Chess-outcome-prediction

Overview:

Chess has been studied extensively for centuries, yet researchers and chess players continue to discover tactics and nuances that keep the game fresh. Chess is important for what it teaches us about strategy, risk, and consequences of actions. Using the Kaggle chess dataset that contains over 20,000 chess games, their outcomes, and other metadata, we want to answer the following question: using only the orientation of pieces on the board, can we predict the outcome of a given chess game?

Motivation

https://www.kaggle.com/datasnaek/chess

Problem Definition:

This is a binary (or ternary, if counting stalemates) classification problem. Solving this problem will tell us more about the value of pieces and of superior tactical positioning. We are not attempting to design a new, robust algorithm to play chess. We plan to solve this problem using multilayer perceptron networks and other classification techniques. Again, the goal is not to predict the best move, but to predict whether white or black (or neither) will win the game.

CNN Model (MNIST Model)

This model treats the boards as image data and runs them through a convolutional neural network. To run the CNN, issue the following commands:

make dataset (do this only once)
make tensorboard (before, during, or after training)
make train (will run against the test set at the end)
make run (for subsequent runs or evaluation during training)

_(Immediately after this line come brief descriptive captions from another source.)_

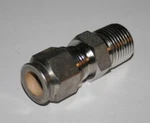 1/2 Tube X Mnpt 316SS Male Hi-seal Fitting Imperial Eastman 768-FSS 08. Fixed Price $11.20.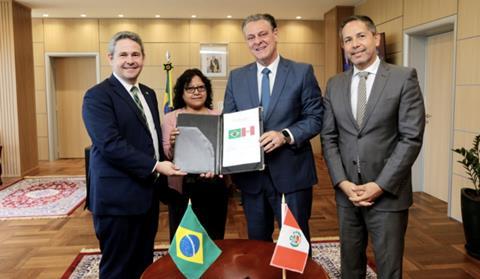 Brazil Peru trade links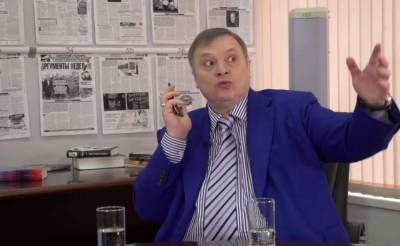 Андрей Разин - Разин пригрозил обнародовать компромат, после которого Малахову будет «стыдно выйти на улицу» - actualnews.org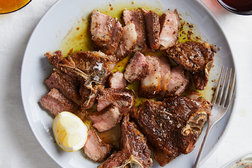 Image for Spiced Lamb Chops With Fennel and Cucumber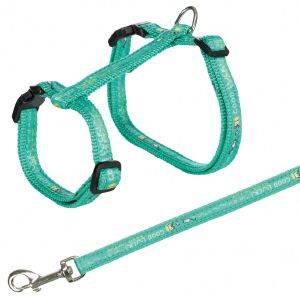 ΣΕΤ TRIXIE ΣΑΜΑΡΑΚΙ ΚΑΙ ΟΔΗΓΟΣ ΓΙΑ ΜΕΓΑΛΕΣ ΓΑΤΕΣ ΓΑΛΑΖΙΟ 34-57CM ΣΕΤ TRIXIE ΣΑΜΑΡΑΚΙ ΚΑΙ ΟΔΗΓΟΣ ΓΙΑ ΜΕΓΑΛΕΣ ΓΑΤΕΣ ΓΑΛΑΖΙΟ 34-57CM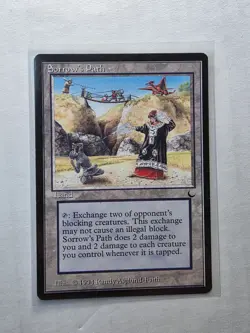 MTG Magic the Gathering Sorrow's Path the Dark - Image 1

Each time you run the training script, it will load the old model and continue training from wherever you left off. So, if you change any hyperparameters, you need to run make clean. Performance metrics will be available on tensorboard and in the console output.

SVM Model

This model flattens the 3-dimension dataset into a 2D matrix and then randomly samples some number of data to perform classfication. The results are cross-validation scores. To run the model, first make sure that the command “make dataset” has been executed. Then, go to src/model, where the file svm.py is located, and run command (make sure that python 3 is in used)

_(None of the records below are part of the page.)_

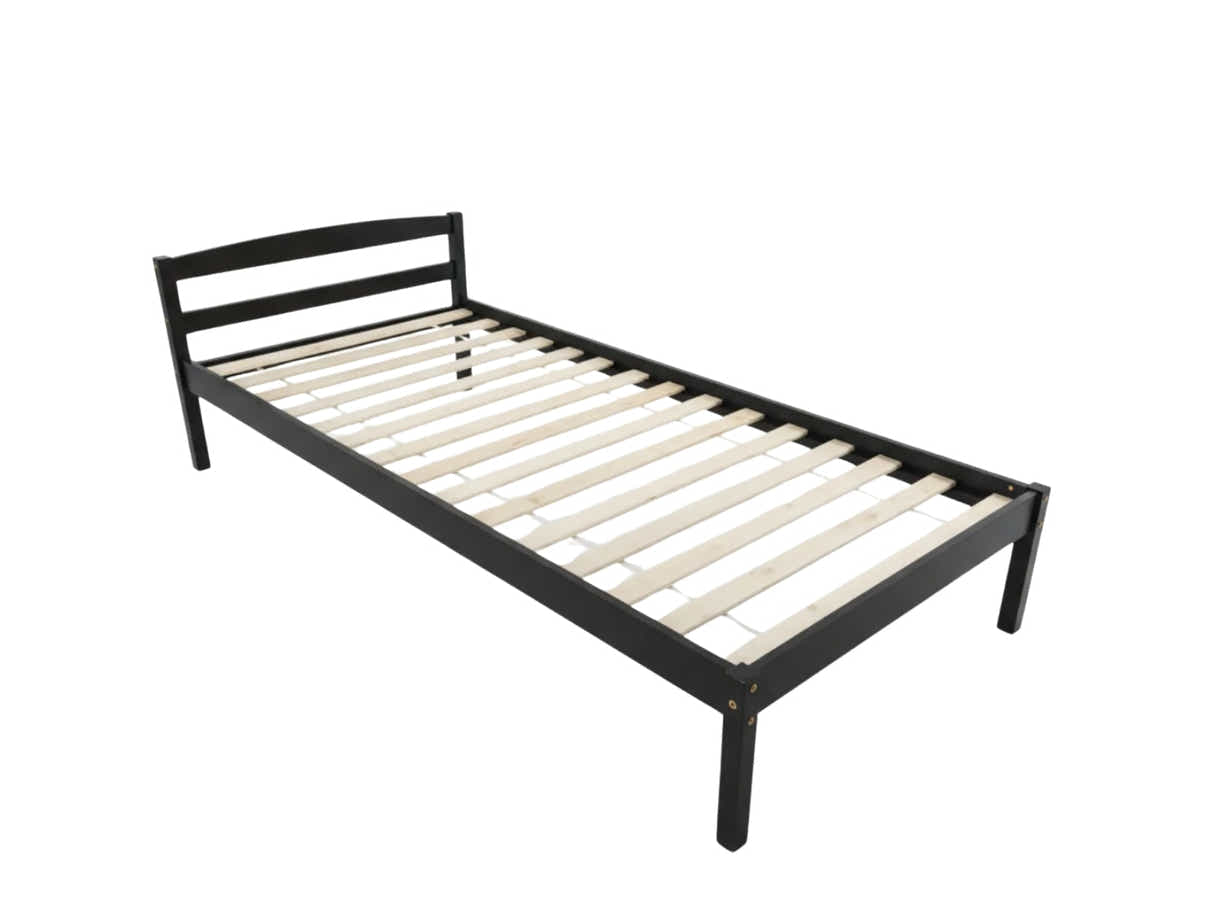 Wayford Bed Frame Black - King Single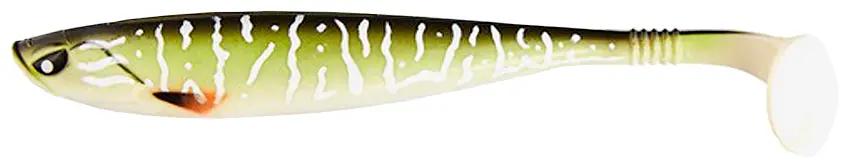 Силикон Lucky John Basara Soft Swim 3D 2.5" PG11 (8шт/уп)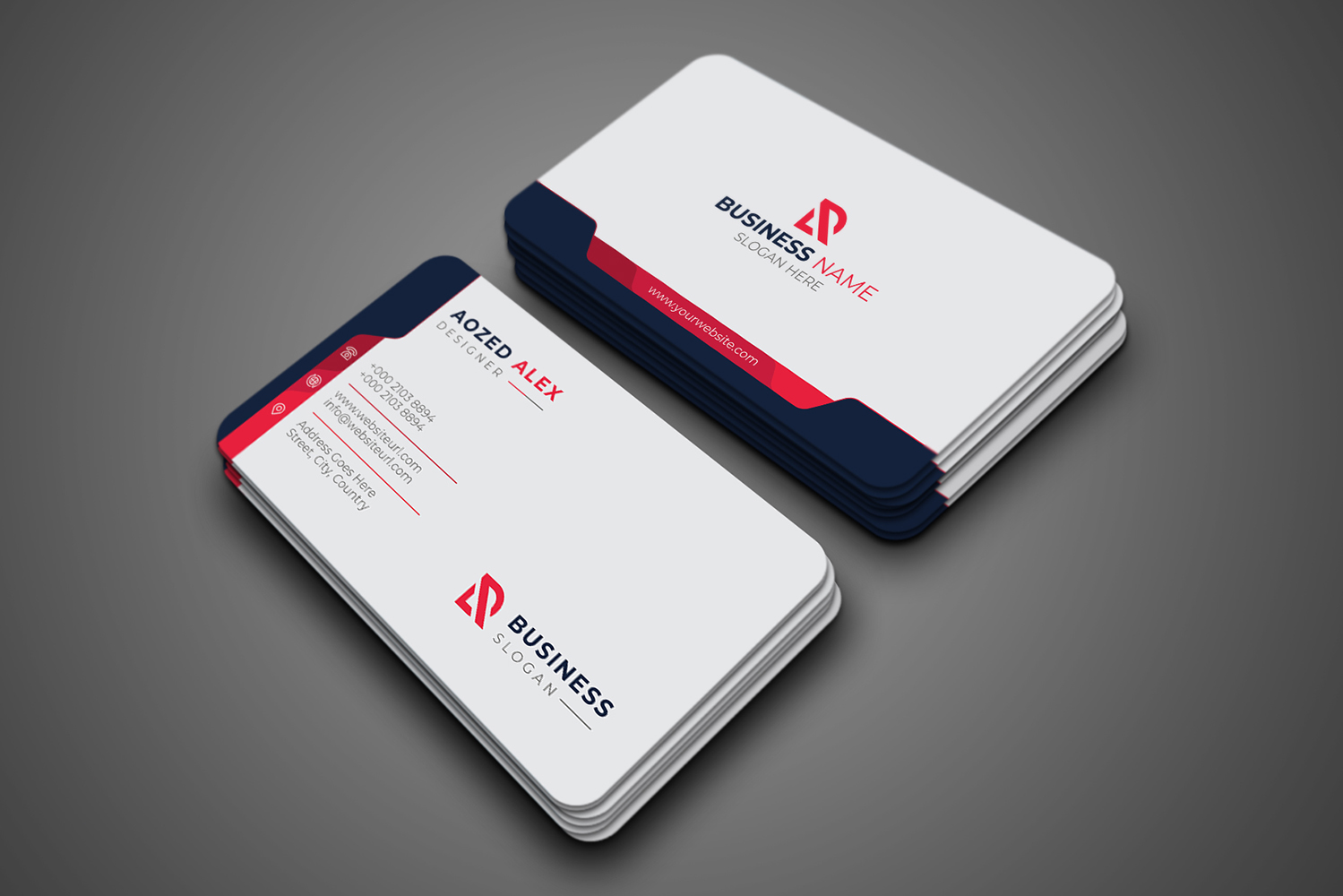 Corporate Business Card 227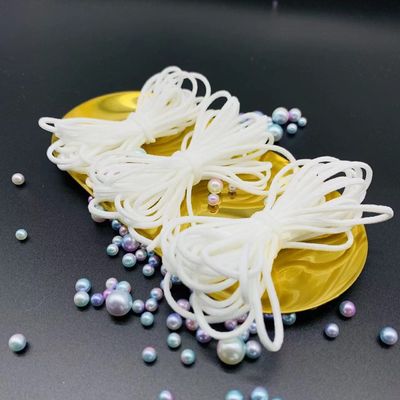 De chirurgische Lijnen van het Masker Elastische Oor voor van de het Oorlijn van het Gezichtsmasker Wit Elastiekje 3mm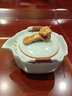 宁不凡（NINGBUFAN） 办公旅行茶具套装汝窑便携快客杯一壶二杯功夫茶具带过滤开片 一壶两杯+便携包+鸡翅托盘 实拍图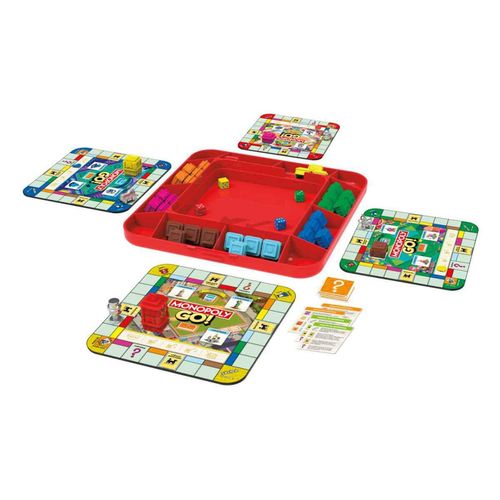 Juego de Mesa Monopoly Go! Niños y Adultos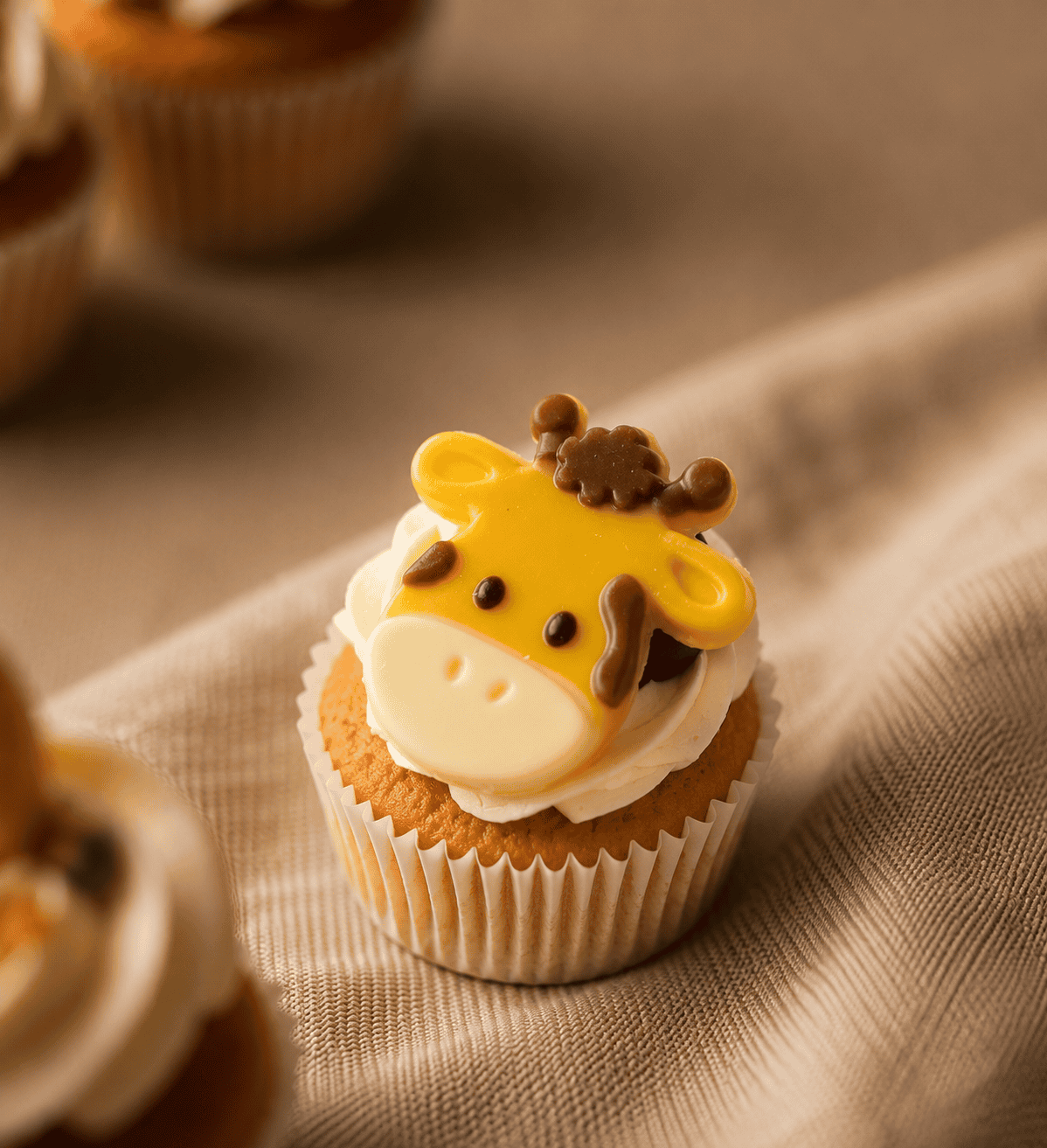 Jungle dieren cupcakes - Afbeelding 7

python svm.py [dataMax [H5Filepath]]

The parameter dataMax indicate the amount of data to sample (default 2000); H5Filepath is the path of the output file, boards_601253in.hdf5, of command “make dataset” (default under project’s root directory). Note that due to the implementation of the SVM classifier from SciKit-Learn, it is recommended not to set the dataMax to a low value (for example, 200). The text results will be printed to the terminal and some image outputs will be saved to /src/model.